**Data for this task:**
----------------
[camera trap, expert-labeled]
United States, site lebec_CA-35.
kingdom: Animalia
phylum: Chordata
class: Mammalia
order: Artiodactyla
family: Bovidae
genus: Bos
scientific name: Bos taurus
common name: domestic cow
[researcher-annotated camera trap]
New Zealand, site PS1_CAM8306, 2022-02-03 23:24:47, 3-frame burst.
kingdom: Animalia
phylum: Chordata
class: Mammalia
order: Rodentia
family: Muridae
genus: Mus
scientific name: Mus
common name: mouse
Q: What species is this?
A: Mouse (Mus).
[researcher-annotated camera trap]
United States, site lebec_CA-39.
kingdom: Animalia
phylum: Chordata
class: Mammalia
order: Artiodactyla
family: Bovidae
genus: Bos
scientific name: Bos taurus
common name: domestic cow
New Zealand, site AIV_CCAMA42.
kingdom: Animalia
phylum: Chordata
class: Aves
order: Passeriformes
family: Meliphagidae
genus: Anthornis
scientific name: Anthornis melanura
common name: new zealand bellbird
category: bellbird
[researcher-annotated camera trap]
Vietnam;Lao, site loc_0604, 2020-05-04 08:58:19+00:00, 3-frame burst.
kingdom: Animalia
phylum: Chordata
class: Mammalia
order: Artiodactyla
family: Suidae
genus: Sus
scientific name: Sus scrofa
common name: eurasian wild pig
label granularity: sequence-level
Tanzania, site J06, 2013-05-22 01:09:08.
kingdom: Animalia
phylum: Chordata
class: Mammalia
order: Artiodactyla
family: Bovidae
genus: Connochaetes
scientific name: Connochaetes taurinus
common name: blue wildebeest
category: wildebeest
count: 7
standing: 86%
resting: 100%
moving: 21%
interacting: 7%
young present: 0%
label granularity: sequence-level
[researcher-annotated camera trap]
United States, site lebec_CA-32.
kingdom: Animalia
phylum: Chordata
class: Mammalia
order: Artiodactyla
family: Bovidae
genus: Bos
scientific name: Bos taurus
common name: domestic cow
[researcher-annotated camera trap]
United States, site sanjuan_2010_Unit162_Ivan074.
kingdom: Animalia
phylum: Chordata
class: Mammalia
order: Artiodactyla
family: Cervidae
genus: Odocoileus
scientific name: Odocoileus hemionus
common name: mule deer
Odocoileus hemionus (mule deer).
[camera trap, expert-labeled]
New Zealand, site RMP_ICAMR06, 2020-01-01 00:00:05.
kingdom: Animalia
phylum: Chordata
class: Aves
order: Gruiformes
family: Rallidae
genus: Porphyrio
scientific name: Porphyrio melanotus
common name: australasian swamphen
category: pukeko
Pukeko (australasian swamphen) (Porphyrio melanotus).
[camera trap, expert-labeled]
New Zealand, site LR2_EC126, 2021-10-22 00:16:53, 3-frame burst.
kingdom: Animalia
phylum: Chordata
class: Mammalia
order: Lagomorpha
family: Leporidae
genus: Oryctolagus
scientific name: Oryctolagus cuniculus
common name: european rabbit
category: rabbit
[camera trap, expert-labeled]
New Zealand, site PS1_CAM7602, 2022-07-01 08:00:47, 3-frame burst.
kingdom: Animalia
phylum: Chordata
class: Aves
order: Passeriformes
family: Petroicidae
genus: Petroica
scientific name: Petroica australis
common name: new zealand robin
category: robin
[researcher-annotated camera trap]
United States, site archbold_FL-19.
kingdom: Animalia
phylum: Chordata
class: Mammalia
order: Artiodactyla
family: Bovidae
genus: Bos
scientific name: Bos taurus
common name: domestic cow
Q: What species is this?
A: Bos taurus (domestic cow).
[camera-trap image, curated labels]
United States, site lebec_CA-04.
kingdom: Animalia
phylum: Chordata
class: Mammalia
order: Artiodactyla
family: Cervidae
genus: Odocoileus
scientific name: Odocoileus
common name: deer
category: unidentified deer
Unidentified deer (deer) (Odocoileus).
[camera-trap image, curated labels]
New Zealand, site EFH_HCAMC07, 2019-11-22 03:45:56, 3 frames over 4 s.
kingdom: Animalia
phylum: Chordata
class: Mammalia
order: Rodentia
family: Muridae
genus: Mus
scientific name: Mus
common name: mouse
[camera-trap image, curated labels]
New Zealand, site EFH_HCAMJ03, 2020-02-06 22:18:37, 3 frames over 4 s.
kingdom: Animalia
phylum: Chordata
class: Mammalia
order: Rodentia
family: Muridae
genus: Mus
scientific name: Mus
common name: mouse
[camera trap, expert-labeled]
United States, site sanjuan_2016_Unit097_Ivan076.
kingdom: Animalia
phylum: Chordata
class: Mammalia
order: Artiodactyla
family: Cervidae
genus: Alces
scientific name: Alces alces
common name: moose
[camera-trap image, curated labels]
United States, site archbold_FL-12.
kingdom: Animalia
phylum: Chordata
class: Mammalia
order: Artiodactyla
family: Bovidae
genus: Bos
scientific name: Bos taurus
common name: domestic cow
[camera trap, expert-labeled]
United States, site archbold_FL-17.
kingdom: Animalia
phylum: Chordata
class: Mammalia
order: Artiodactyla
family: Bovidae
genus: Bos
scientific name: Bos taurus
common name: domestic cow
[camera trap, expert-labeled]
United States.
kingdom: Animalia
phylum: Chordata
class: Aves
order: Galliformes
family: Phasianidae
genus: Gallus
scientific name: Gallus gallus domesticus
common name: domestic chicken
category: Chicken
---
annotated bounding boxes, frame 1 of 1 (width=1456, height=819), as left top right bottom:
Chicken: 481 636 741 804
----------------
**Required action:** Give the data back exactly as it stands.

**Task solution:**
[camera trap, expert-labeled]
United States, site lebec_CA-35.
kingdom: Animalia
phylum: Chordata
class: Mammalia
order: Artiodactyla
family: Bovidae
genus: Bos
scientific name: Bos taurus
common name: domestic cow
[researcher-annotated camera trap]
New Zealand, site PS1_CAM8306, 2022-02-03 23:24:47, 3-frame burst.
kingdom: Animalia
phylum: Chordata
class: Mammalia
order: Rodentia
family: Muridae
genus: Mus
scientific name: Mus
common name: mouse
Q: What species is this?
A: Mouse (Mus).
[researcher-annotated camera trap]
United States, site lebec_CA-39.
kingdom: Animalia
phylum: Chordata
class: Mammalia
order: Artiodactyla
family: Bovidae
genus: Bos
scientific name: Bos taurus
common name: domestic cow
New Zealand, site AIV_CCAMA42.
kingdom: Animalia
phylum: Chordata
class: Aves
order: Passeriformes
family: Meliphagidae
genus: Anthornis
scientific name: Anthornis melanura
common name: new zealand bellbird
category: bellbird
[researcher-annotated camera trap]
Vietnam;Lao, site loc_0604, 2020-05-04 08:58:19+00:00, 3-frame burst.
kingdom: Animalia
phylum: Chordata
class: Mammalia
order: Artiodactyla
family: Suidae
genus: Sus
scientific name: Sus scrofa
common name: eurasian wild pig
label granularity: sequence-level
Tanzania, site J06, 2013-05-22 01:09:08.
kingdom: Animalia
phylum: Chordata
class: Mammalia
order: Artiodactyla
family: Bovidae
genus: Connochaetes
scientific name: Connochaetes taurinus
common name: blue wildebeest
category: wildebeest
count: 7
standing: 86%
resting: 100%
moving: 21%
interacting: 7%
young present: 0%
label granularity: sequence-level
[researcher-annotated camera trap]
United States, site lebec_CA-32.
kingdom: Animalia
phylum: Chordata
class: Mammalia
order: Artiodactyla
family: Bovidae
genus: Bos
scientific name: Bos taurus
common name: domestic cow
[researcher-annotated camera trap]
United States, site sanjuan_2010_Unit162_Ivan074.
kingdom: Animalia
phylum: Chordata
class: Mammalia
order: Artiodactyla
family: Cervidae
genus: Odocoileus
scientific name: Odocoileus hemionus
common name: mule deer
Odocoileus hemionus (mule deer).
[camera trap, expert-labeled]
New Zealand, site RMP_ICAMR06, 2020-01-01 00:00:05.
kingdom: Animalia
phylum: Chordata
class: Aves
order: Gruiformes
family: Rallidae
genus: Porphyrio
scientific name: Porphyrio melanotus
common name: australasian swamphen
category: pukeko
Pukeko (australasian swamphen) (Porphyrio melanotus).
[camera trap, expert-labeled]
New Zealand, site LR2_EC126, 2021-10-22 00:16:53, 3-frame burst.
kingdom: Animalia
phylum: Chordata
class: Mammalia
order: Lagomorpha
family: Leporidae
genus: Oryctolagus
scientific name: Oryctolagus cuniculus
common name: european rabbit
category: rabbit
[camera trap, expert-labeled]
New Zealand, site PS1_CAM7602, 2022-07-01 08:00:47, 3-frame burst.
kingdom: Animalia
phylum: Chordata
class: Aves
order: Passeriformes
family: Petroicidae
genus: Petroica
scientific name: Petroica australis
common name: new zealand robin
category: robin
[researcher-annotated camera trap]
United States, site archbold_FL-19.
kingdom: Animalia
phylum: Chordata
class: Mammalia
order: Artiodactyla
family: Bovidae
genus: Bos
scientific name: Bos taurus
common name: domestic cow
Q: What species is this?
A: Bos taurus (domestic cow).
[camera-trap image, curated labels]
United States, site lebec_CA-04.
kingdom: Animalia
phylum: Chordata
class: Mammalia
order: Artiodactyla
family: Cervidae
genus: Odocoileus
scientific name: Odocoileus
common name: deer
category: unidentified deer
Unidentified deer (deer) (Odocoileus).
[camera-trap image, curated labels]
New Zealand, site EFH_HCAMC07, 2019-11-22 03:45:56, 3 frames over 4 s.
kingdom: Animalia
phylum: Chordata
class: Mammalia
order: Rodentia
family: Muridae
genus: Mus
scientific name: Mus
common name: mouse
[camera-trap image, curated labels]
New Zealand, site EFH_HCAMJ03, 2020-02-06 22:18:37, 3 frames over 4 s.
kingdom: Animalia
phylum: Chordata
class: Mammalia
order: Rodentia
family: Muridae
genus: Mus
scientific name: Mus
common name: mouse
[camera trap, expert-labeled]
United States, site sanjuan_2016_Unit097_Ivan076.
kingdom: Animalia
phylum: Chordata
class: Mammalia
order: Artiodactyla
family: Cervidae
genus: Alces
scientific name: Alces alces
common name: moose
[camera-trap image, curated labels]
United States, site archbold_FL-12.
kingdom: Animalia
phylum: Chordata
class: Mammalia
order: Artiodactyla
family: Bovidae
genus: Bos
scientific name: Bos taurus
common name: domestic cow
[camera trap, expert-labeled]
United States, site archbold_FL-17.
kingdom: Animalia
phylum: Chordata
class: Mammalia
order: Artiodactyla
family: Bovidae
genus: Bos
scientific name: Bos taurus
common name: domestic cow
[camera trap, expert-labeled]
United States.
kingdom: Animalia
phylum: Chordata
class: Aves
order: Galliformes
family: Phasianidae
genus: Gallus
scientific name: Gallus gallus domesticus
common name: domestic chicken
category: Chicken
---
annotated bounding boxes, frame 1 of 1 (width=1456, height=819), as left top right bottom:
Chicken: 481 636 741 804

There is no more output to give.